EXCERPT:
■ ■ ■ ■ ■

What is a Mental/Mental Workers’ Compensation Case?
The Payes Case
Relevant case law divides psychological injuries into three categories, each with different requirements to prove an injury. One of these categories is a mental condition that occurs during or after a physical event (physical/mental injury). For example, if a worker’s hand was torn off while handling chicken in a meat processing plant and then becomes depressed by the disfigurement. There is also a recognized mental condition that physically manifests itself (mental/physical injury), such as severe work stress that causes gastrointestinal problems. For example, think of a race car driver with bleeding ulcers. Finally, psychological trauma resulting in a mental condition, such as post-traumatic stress disorder, is a mental/mental injury.
Over a 20-year period, the Commonwealth Court published a series of cases that made many mental/mental injury claims unwinnable without showing proof of abnormal working conditions. The definition of “abnormal” for these purposes has slowly become more limited, excluding even severely odd and bizarre working environments. For example, the Court held in D’errico v. Workers’ Compensation Appeal Board (City of Philadelphia), 735 A.2d 161 (Pa. Cmwlth. 1999), that a traffic court judge who threw things, cursed, and shredded a doctor’s excuse did not create an abnormal working environment. In this case, a staff member claimed that the judge’s behavior mentally stressed her. She received no benefits.

■ ■ ■ ■ ■

DATASET EXTRACT:

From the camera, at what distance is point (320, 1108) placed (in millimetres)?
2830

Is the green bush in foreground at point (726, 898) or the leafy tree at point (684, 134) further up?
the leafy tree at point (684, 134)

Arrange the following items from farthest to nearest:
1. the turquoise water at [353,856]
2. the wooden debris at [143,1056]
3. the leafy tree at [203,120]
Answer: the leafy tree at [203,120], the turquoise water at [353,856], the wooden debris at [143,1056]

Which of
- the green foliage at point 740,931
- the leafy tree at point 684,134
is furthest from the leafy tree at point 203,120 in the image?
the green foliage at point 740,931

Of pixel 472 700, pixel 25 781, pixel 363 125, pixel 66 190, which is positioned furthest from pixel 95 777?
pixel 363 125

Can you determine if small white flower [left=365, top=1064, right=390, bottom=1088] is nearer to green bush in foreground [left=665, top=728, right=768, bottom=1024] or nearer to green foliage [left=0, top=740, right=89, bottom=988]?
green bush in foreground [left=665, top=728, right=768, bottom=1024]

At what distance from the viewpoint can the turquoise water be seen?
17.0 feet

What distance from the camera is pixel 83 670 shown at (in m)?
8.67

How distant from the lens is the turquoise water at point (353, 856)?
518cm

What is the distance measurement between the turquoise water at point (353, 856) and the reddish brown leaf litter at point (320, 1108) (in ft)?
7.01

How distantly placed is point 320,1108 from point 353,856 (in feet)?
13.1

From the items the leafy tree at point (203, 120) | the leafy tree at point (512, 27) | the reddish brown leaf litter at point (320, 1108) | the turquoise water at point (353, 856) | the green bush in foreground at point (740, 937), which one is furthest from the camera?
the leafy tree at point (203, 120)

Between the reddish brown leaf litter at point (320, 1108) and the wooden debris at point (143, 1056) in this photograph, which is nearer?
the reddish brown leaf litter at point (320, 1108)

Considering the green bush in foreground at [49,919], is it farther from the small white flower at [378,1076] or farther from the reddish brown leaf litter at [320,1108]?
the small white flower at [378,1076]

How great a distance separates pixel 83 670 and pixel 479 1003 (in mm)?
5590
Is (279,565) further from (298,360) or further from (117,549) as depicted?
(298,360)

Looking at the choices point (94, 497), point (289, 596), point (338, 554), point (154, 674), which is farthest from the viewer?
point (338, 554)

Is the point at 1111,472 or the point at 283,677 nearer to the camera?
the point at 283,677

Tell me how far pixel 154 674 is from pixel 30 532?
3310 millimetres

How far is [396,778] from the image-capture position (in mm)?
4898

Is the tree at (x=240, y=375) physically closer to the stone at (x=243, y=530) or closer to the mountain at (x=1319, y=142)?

■ ■ ■ ■ ■

EXPLORE THE MATERIAL:
(A) Reproduce the workers' compensation text between "Over a 20-year" and "received no benefits.", inclusive.
(B) What example of a mental/physical injury does the workers' compensation text give?
(C) Continue the workers' compensation text from the point where it ends.
The material plays no part in this.

RESPONSES TO THE TASKS:
(A)
Over a 20-year period, the Commonwealth Court published a series of cases that made many mental/mental injury claims unwinnable without showing proof of abnormal working conditions. The definition of “abnormal” for these purposes has slowly become more limited, excluding even severely odd and bizarre working environments. For example, the Court held in D’errico v. Workers’ Compensation Appeal Board (City of Philadelphia), 735 A.2d 161 (Pa. Cmwlth. 1999), that a traffic court judge who threw things, cursed, and shredded a doctor’s excuse did not create an abnormal working environment. In this case, a staff member claimed that the judge’s behavior mentally stressed her. She received no benefits.

(B) Severe work stress that causes gastrointestinal problems.

(C)
The only conditions the Commonwealth Court accepted as abnormal are situations where a claimant’s mental illness developed directly as a result of illegal activities done by the employer or its representatives. For example, the Court recognized unlawful activities such as sexual and religious harassment and failing to pay taxes or health insurance premiums as abnormal working conditions in mental/mental cases.
Generally, workers’ compensation practitioners found that while these determinations were frustrating, they were within reason. Nevertheless, the standard took on a new cruelty when police officers and law enforcement officials could not demonstrate abnormal working conditions because no event that they experienced was considered abnormal.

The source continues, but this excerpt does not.